Trecho do documento →

Depois os trabalhadores tentavam levantar recursos dentro da fábrica através da solidariedade dos colegas, a chamada “cota”. “Eu ia de máquina em máquina pedir ajuda aos companheiros para darem. Havia aqueles que soltavam pilhéria e tinha aqueles que davam. Naquela época não tinha INSS, Previdência Social. A Previdência não é de Bolsonaro, não foi de presidente nenhum, ela foi criada pelo povo, com o nosso esforço. Por isso eu contesto essa Reforma da Previdência. Trabalhei 38 anos e depois vi que só me restava uma bengala e um saco para pedir esmola no sinal. Não é justo um país rico, mas com um povo miserável”, completa.
Dona Margarida foi presa pela primeira vez em meio a uma greve em 1958. Por ser uma militante sindical reconhecida, foi acusada de um crime que não cometeu durante uma greve dos trabalhadores da indústria têxtil. “Desci do ônibus, andei um pouco e me prenderam. Disseram que eu havia jogado um coquetel molotov num ônibus e muita gente se machucou”, afirma Margarida. “Mas eu nem sabia de nada, havia descido uma parada antes justamente para ir para a porta da fábrica, ajudar a garantir a greve”, relembra a militante.
A segunda prisão se deu em 1965, pouco mais de um ano após o Golpe Militar de 1964. “Foi no dia 8 de setembro, às 14h. Eu já estava trabalhando na Fábrica da Macaxeira. Fomos presos eu e mais 180 companheiros de trabalho. O motivo da prisão foi perseguição política”, conta. A polícia propôs que ela assinasse um termo, mas ela teimou e rejeitou. “Eu não devia nada a eles e não poderia aceitar uma proposta imoral. Então eles me mandaram para o 'museu', dizendo que a gente era comunista”, afirma, possivelmente se referindo à atual Casa da Cultura, que funcionou como prisão até 1973. Com amigos influentes, Margarida passou poucos dias detida, mas perdeu o emprego.

Tarefas e exercícios →
#1 Segundo o relato sobre Dona Margarida, em que ano ela foi presa pela primeira vez?
#2 Prossiga o relato sobre Dona Margarida, começando logo após a última frase.

Registros extraídos →
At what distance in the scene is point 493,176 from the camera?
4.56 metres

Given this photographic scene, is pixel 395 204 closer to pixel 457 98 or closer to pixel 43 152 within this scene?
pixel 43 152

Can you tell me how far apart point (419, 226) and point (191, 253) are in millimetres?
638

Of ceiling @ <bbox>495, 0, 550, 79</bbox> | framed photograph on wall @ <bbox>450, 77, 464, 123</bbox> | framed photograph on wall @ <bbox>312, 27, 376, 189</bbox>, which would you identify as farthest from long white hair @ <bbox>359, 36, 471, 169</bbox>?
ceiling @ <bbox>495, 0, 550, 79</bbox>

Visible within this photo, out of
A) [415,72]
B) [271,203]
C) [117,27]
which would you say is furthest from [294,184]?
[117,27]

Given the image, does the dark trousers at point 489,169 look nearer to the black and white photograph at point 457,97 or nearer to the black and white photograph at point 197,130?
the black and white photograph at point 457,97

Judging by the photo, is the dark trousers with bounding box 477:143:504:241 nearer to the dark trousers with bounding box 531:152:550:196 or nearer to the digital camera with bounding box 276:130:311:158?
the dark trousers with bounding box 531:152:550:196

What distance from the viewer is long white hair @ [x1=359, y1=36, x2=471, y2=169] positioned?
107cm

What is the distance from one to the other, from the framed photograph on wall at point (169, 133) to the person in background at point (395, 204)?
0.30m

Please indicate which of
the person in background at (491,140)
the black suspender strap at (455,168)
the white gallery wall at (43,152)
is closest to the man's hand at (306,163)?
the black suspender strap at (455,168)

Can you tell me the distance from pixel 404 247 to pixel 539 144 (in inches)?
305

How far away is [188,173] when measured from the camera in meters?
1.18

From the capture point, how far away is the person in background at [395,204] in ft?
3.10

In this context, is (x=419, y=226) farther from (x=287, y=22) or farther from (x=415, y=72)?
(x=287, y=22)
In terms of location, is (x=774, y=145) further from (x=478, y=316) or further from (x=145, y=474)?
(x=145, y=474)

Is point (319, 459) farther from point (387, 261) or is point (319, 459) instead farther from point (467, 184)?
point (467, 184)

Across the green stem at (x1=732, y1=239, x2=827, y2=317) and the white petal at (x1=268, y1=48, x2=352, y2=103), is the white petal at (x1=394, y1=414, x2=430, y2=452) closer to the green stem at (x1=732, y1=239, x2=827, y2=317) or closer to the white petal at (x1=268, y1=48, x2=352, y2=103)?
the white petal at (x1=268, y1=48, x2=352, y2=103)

Respostas →
#1 Em 1958, em meio a uma greve.

#2
Magarida Oliveira Silva se diz admiradora de Getúlio Vargas, Miguel Arraes e Leonel Brizola, além de suas companheiras de sindicalismo Cassimira Maria e, claro, Júlia Santiago fundadora do Sindicato da Fiação e Tecelagem de Pernambuco, militante do PCB e primeira mulher eleita vereadora no Recife. Nascida em 1917, Júlia defendia que homens e mulheres tivessem tempo diferente de contribuição para aposentadoria, devido às jornadas-extras que as mulheres têm com trabalho doméstico. Santiago faleceu em 1988.
Apesar da longa trajetória sindical, Dona Margarida nunca foi filiada ao antigo Partido Comunista do Brasil (PCB), mas “assinava tudo o que precisasse e estava com eles para o que der e vier”, garante. Margarida foi militante mesmo da Ação Católica Operária (ACO) da qual foi fundadora e onde teve oportunidade de manter contato com Dom Hélder Câmara. “Eu como menina, moça operária, queria construir algo para mim e minha família. E por isso entrei na luta operária”, diz a militante. “Era a força do direito de viver. Se não lutássemos, o patrão fazia o que queria. Mas como lutamos, tivemos algumas conquistas. Mas agora vem Bolsonaro e rouba os direitos e até acabou com o Ministério do Trabalho”, reclama. “E quem faz greve ainda é chamado de agitador”, completa Margarida.
Após a segunda prisão, Margarida não voltou mais a trabalhar na indústria têxtil, onde estivera dos 12 aos 33 anos. “Nem me mudar eu podia, porque a Polícia Federal não deixava, estavam em cima de mim”, conta a sindicalista. Ela começou então a vender livros na Rua do Lazer, junto ao campus da Universidade Católica, ganhando o suficiente para sobreviver. “A comissão a qual eu tinha direito, pela venda dos livros, muitas vezes eu dava de desconto para os estudantes e ganhava só 5%”, conta.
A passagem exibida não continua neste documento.